We cannot definitively determine the cause of weakness in our patient. Even though he had vitamin B12 deficiency, we feel this is unlikely to explain the symptoms as the deficiency was relatively mild and it typically produces distal limb weakness and sensory loss, due to neuropathy, myelopathy, or a combination of both. Additionally, the neurology of vitamin B12 deficiency has been studied extensively, and myopathy has not been described [19]. We consider copper deficiency a plausible culprit, given the severity of hypocupremia, absence of other nutritional deficiencies known to produce proximal limb weakness (vitamins D and E), hematologic abnormalities, and resolution of symptoms with copper replacement and gluten-free diet. If this is the case, this would represent a novel manifestation of copper deficiency, adding to the spectrum of neurologic dysfunction in hypocupremia. Alternatively, the deficits may be the result of direct gluten sensitivity, malabsorption of another, yet unidentified micronutrient, or a combination of mechanisms.

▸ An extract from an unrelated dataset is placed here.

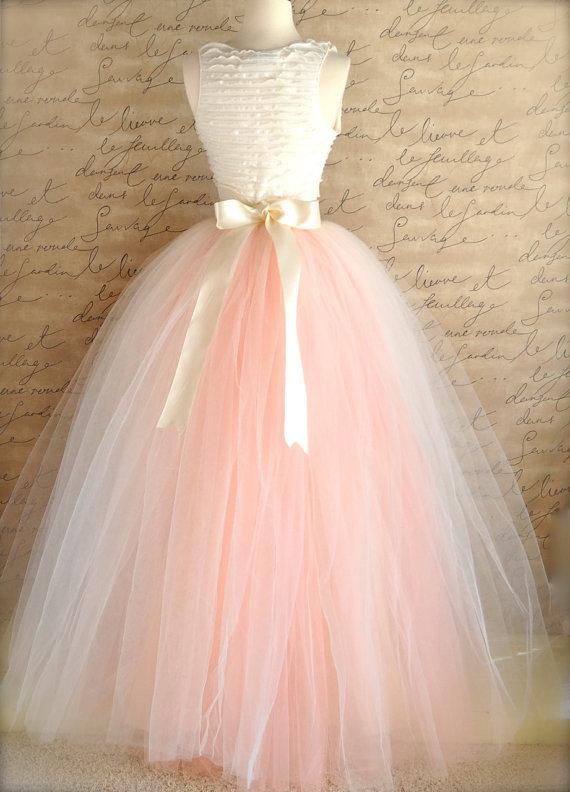 Платье из фатина оригинальный наряд в повседневном образе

It is important to emphasize that the patient did not have hyperzincemia. Zinc interferes with the intestinal absorption of copper and increases its sequestration in enterocytes by inducing the expression of metallothioneins, which have higher affinity for copper than zinc [20]. Zinc toxicity is a common precipitant of copper deficiency, and it may result from excessive or prolonged intake of zinc supplements and use of zinc-containing denture fixative [7, 8, 10]. In patients with hypocupremia, a normal zinc level should raise clinical suspicion for an underlying gastrointestinal pathology and trigger investigations for malabsorption syndromes, including CD.

This case report has two main limitations. First, we could not definitely localize the clinical deficits to the muscle or the nervous system. Second, we are unable to prove with certainty that copper deficiency was the cause of weakness, as stated before. However, this is our speculation based on the aforementioned reasons. In the future, assessing copper levels in patients with CD and myopathy may clarify this issue.

We recommend considering copper deficiency and gluten sensitivity in patients presenting with proximal limb weakness, even in the absence of clinically overt enteropathy. Additional evidence is required to determine if this manifestation truly represents a myopathy. Copper replacement, in addition to gluten restriction, may lead to complete resolution of symptoms, as occurred in this case.

Disclosure

This case was presented in poster form at the 61st Annual Meeting of the American Association of Neuromuscular and Electrodiagnostic Medicine, October 29–November 1, 2014, Savannah, Georgia.

Competing Interests

The authors declare that there are no competing interests regarding the publication of this paper.